►
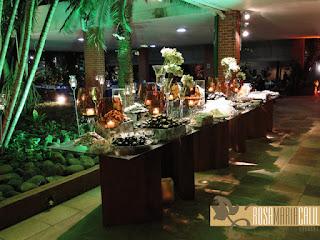 mesa de vidro com pés de madeira, velas âmbar, caixas forradas, arranjo floral, casamento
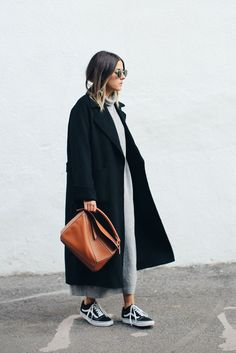 Loving this oversize black coat so much. Perfectly accessorised here with sunnies, handbag, and trainers in complementary colours.
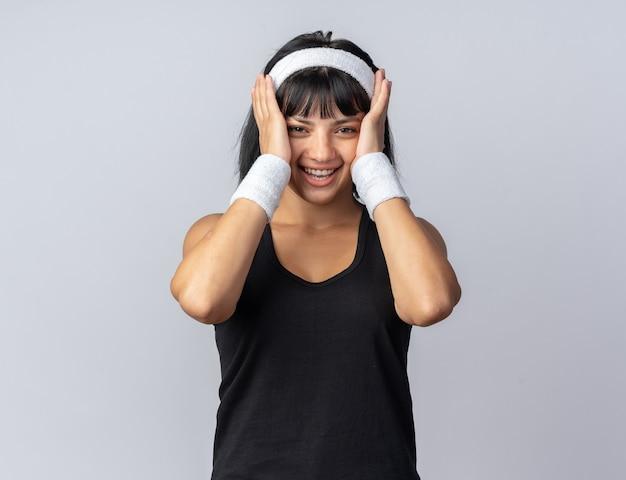 Jong fitnessmeisje dat een hoofdband draagt en naar de camera kijkt, vrolijk en vrolijk glimlacht terwijl hij over wit staat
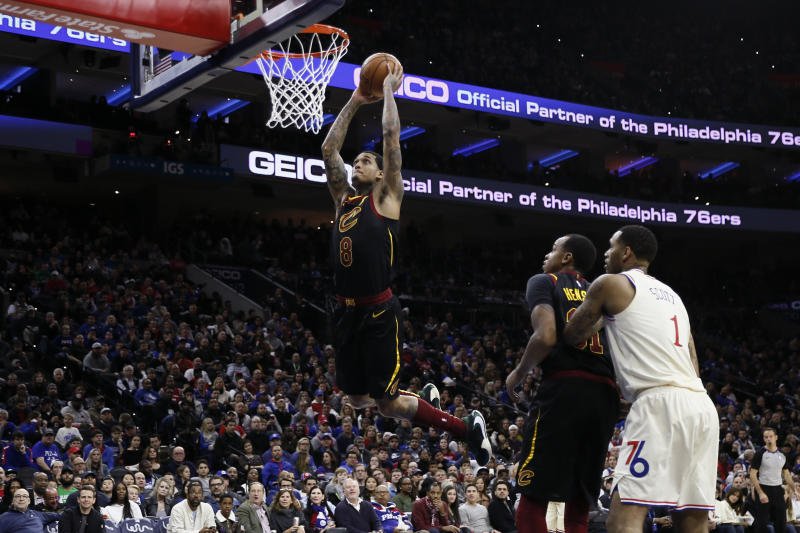 Cleveland Cavaliers' Jordan Clarkson (8) goes up for a dunk as Philadelphia 76ers' Mike Scott (1) and Cavaliers' John Henson (31) look on during the second half of an NBA basketball game, Saturday, Dec. 7, 2019, in Philadelphia. (AP Photo/Matt Slocum)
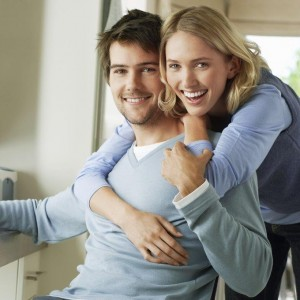 young happy couple in home office small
◄
■ The problem
Transcribe the listing above verbatim. Omit the pictures.

■ Solution below
 mesa de vidro com pés de madeira, velas âmbar, caixas forradas, arranjo floral, casamento
 Loving this oversize black coat so much. Perfectly accessorised here with sunnies, handbag, and trainers in complementary colours.
 Jong fitnessmeisje dat een hoofdband draagt en naar de camera kijkt, vrolijk en vrolijk glimlacht terwijl hij over wit staat
 Cleveland Cavaliers' Jordan Clarkson (8) goes up for a dunk as Philadelphia 76ers' Mike Scott (1) and Cavaliers' John Henson (31) look on during the second half of an NBA basketball game, Saturday, Dec. 7, 2019, in Philadelphia. (AP Photo/Matt Slocum)
 young happy couple in home office small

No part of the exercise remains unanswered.